* **本文**
################
それからは毎日朝学校に行く前は『アンネの日記』を読み、学校が終わって家に帰り、食事を済ませた後にまた読むようになっていました。

まさか12歳の女の子が書いた本がこれほど当時のホロコースト被害者の心情を表せているなんて思っていもいませんでした。

本の後半になっていくとどんどん話が暗くなっていき、その中にも光を見つけようとする少女の気持ちを思うと泣けてしまいます。

この本が私に与えた影響はおそらく他の本で越えることはできないでしょう。



『アンネの日記』を入り口として私はユダヤ人差別について、1933〜1945年のドイツの歴史について、ユダヤ人大量虐殺を意味するホロコーストについてを学び始めました。

余談ですが私は『アンネの日記』で卒論も書いています。

そして出会った女性がハンナ・アーレントというユダヤ人です。

彼女は映画にもなっているため有名かもしれませんが、私は彼女の考え方から大きな学びがありました。

これを描き始めるともう一つ記事が出来上がってしまうため後日書こうと思います。

そして私は彼女の考え方がどのように培ってきたものなのかを知るために彼女が書いた本を読み始めました。

ハンナ・アーレントの書く内容、考え方は本当に素晴らしいもので、私は彼女の書いた言葉を何度も目を通しています。

しかし難読な内容が多く、読むことに躊躇してしまう私もいます。




私は今、ここまでこの記事を書いてきて、ハンナ・アーレントについても書かなければこの「#人生を変えた一冊」は書き終わらないことに気がつきました。

記事自体もものすごく長くなってしまうため、一旦ここで本日の記事は終わります。
################
* **課題項目**
本文の「そして出会った女性がハンナ・アーレントというユダヤ人です。」から「しかし難読な内容が多く、読むことに躊躇してしまう私もいます。」までの全文を、「ハンナ・アーレント」をすべて「アーレント氏」に置き換えて書き出してください。 本文のみに基づいてお答えください。

* **データ抜粋**
################
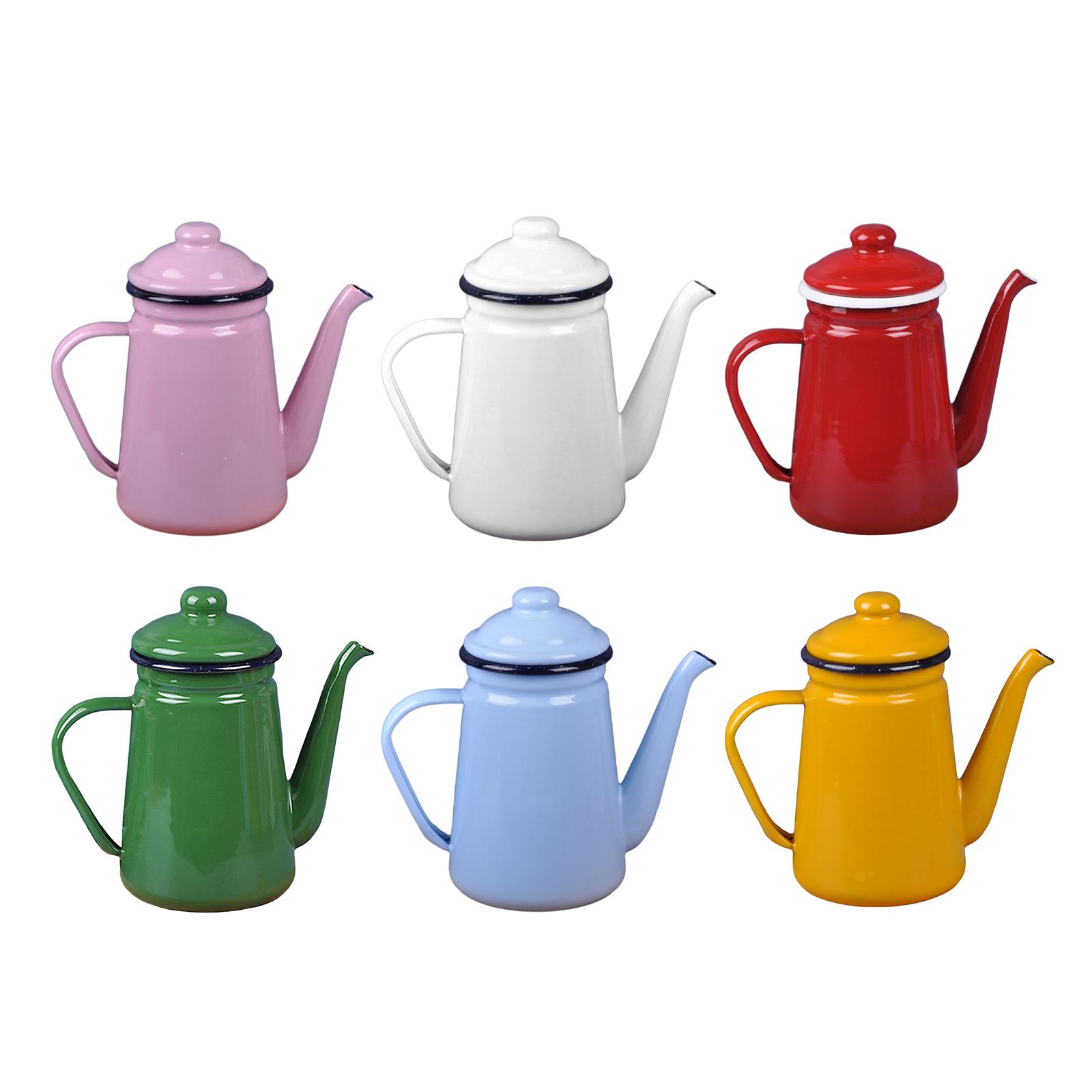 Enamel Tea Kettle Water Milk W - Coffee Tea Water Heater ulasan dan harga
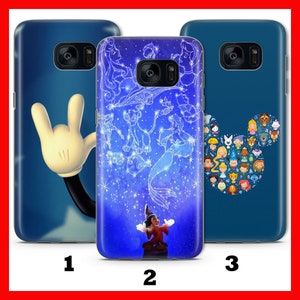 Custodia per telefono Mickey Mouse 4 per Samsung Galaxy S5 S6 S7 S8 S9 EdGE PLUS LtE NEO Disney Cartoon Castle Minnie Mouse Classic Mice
################
* **課題の結果**
そして出会った女性がアーレント氏というユダヤ人です。

彼女は映画にもなっているため有名かもしれませんが、私は彼女の考え方から大きな学びがありました。

これを描き始めるともう一つ記事が出来上がってしまうため後日書こうと思います。

そして私は彼女の考え方がどのように培ってきたものなのかを知るために彼女が書いた本を読み始めました。

アーレント氏の書く内容、考え方は本当に素晴らしいもので、私は彼女の書いた言葉を何度も目を通しています。

しかし難読な内容が多く、読むことに躊躇してしまう私もいます。